I listened last night (really trying to hear the heartbeat) and I heard the placenta- wooom, wooom, wooom- YIPPPEE! It was amazing! I used the fetoscope. It seems to be on the right side curving a bit down rather then up. Wow! It was so great to hear it! My digestion was so loud I couldn't hear the heartbeat. I'll try listening in the morning instead. I don't want to use a doppler. I really think it's unnecessary with too much risk. There is lots of good information of why I think the way I do here....
And this great big surprise from the FDA of all places...




Monday, January 14, 2008

Feeling Weepy today

After a great day at the park, I came home to call some more midwives in my search. I spoke with a few and then just wanted to stop. I really don't like it. I never really know what to say or ask. What I really want to say is, "Do you love being a midwife and will you enjoy the time we spend together?" I always end up talking in a circle, asking the fee and talking about how I birthed a 9 1/2 lb-er that was 3 1/2 weeks "late" with no problem. I have two in home appointments next week. They are in the evening so maybe Danny can help sort this out. I really want Liz. It's almost worth it to just pay her to stay with me the second half of June until the baby comes. Probably still wouldn't cost as much as some of the midwives charge. So now I just feel weepy. I am so on the verge of crying and have several times this afternoon.

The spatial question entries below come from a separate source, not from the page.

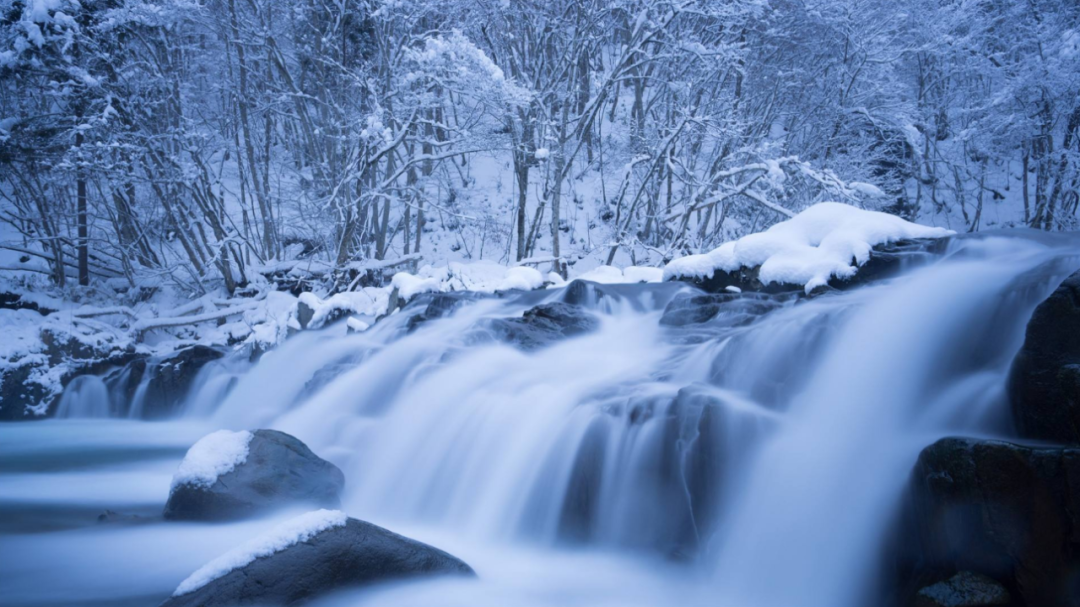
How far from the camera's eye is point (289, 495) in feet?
13.9

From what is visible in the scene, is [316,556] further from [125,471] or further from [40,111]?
[40,111]

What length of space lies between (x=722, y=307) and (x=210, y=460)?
158 inches

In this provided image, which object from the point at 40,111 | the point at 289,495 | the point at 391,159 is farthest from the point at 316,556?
the point at 40,111

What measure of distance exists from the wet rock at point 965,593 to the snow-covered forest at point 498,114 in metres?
8.57

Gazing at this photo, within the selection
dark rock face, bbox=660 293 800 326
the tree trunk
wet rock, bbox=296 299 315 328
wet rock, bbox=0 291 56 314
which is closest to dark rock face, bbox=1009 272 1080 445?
dark rock face, bbox=660 293 800 326

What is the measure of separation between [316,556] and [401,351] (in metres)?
4.02

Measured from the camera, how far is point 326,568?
2.96 meters

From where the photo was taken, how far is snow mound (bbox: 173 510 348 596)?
2.75m

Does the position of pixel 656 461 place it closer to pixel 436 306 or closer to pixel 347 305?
pixel 436 306

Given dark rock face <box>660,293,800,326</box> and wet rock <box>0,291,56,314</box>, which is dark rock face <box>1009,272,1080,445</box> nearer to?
dark rock face <box>660,293,800,326</box>

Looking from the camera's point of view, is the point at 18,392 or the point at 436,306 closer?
the point at 436,306

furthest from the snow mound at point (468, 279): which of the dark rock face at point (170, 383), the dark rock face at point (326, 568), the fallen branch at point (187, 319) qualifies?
the dark rock face at point (326, 568)

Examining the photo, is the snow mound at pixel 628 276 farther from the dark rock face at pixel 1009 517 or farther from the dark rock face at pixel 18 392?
the dark rock face at pixel 18 392

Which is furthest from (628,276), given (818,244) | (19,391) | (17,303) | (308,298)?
(17,303)
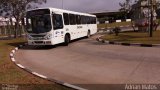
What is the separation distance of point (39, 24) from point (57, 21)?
1.27 m

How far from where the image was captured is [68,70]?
11641 millimetres

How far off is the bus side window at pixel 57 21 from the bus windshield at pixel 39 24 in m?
0.41

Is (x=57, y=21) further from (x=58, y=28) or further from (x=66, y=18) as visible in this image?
(x=66, y=18)

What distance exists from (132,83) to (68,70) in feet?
10.9

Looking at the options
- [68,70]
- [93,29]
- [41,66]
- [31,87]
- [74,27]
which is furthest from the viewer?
[93,29]

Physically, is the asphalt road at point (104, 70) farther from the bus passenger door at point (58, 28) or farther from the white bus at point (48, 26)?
the bus passenger door at point (58, 28)

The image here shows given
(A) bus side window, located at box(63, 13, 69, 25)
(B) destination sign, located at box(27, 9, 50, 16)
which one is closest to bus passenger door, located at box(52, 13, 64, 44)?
(B) destination sign, located at box(27, 9, 50, 16)

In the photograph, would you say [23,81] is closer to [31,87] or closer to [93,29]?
[31,87]

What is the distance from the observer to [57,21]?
68.9 ft

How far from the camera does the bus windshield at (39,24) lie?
20.3 metres

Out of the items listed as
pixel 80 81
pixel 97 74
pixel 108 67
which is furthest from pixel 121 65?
pixel 80 81

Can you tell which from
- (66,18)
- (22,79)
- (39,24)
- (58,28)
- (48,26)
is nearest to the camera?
(22,79)

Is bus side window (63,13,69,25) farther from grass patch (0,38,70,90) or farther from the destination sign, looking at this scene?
grass patch (0,38,70,90)

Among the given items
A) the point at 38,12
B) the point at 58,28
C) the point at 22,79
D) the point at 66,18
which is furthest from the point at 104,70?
the point at 66,18
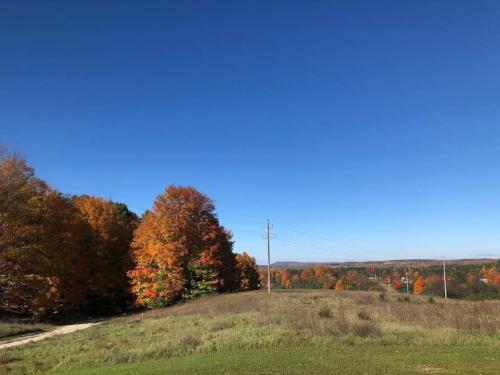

I guess I want to really know that the midwife is like me or isn't judgemental about religion, etc. I know my birthing will be easy and so wonderful. Gabriel and Julianna said I didn't need to worry- that they would "catch the baby together and make sure to put down soft blankets for the baby to land on". That made me smile! But it really is that easy. I guess I really just want to have that extra pair of hands here at a moments notice any time of day or night. That's not easy for a friend or family member really. Hmmm, now that I'm thinking, I wonder if my sister Tina would come and catch the baby. She wanted to come when the baby was born anyway. Hmmm, I think the evening is looking brighter!! Baby Jade just kicked- must be in agreement!

What a difference 11 days makes!

Wow- I'm growing, too!!

Thursday, January 3, 2008

New Belly Shot



Wow- looks big, huh?? (probably a little bloat, but I'm definitely growing right along with Baby Jade)

I'm 33 inches now around my belly. I'm 114lbs.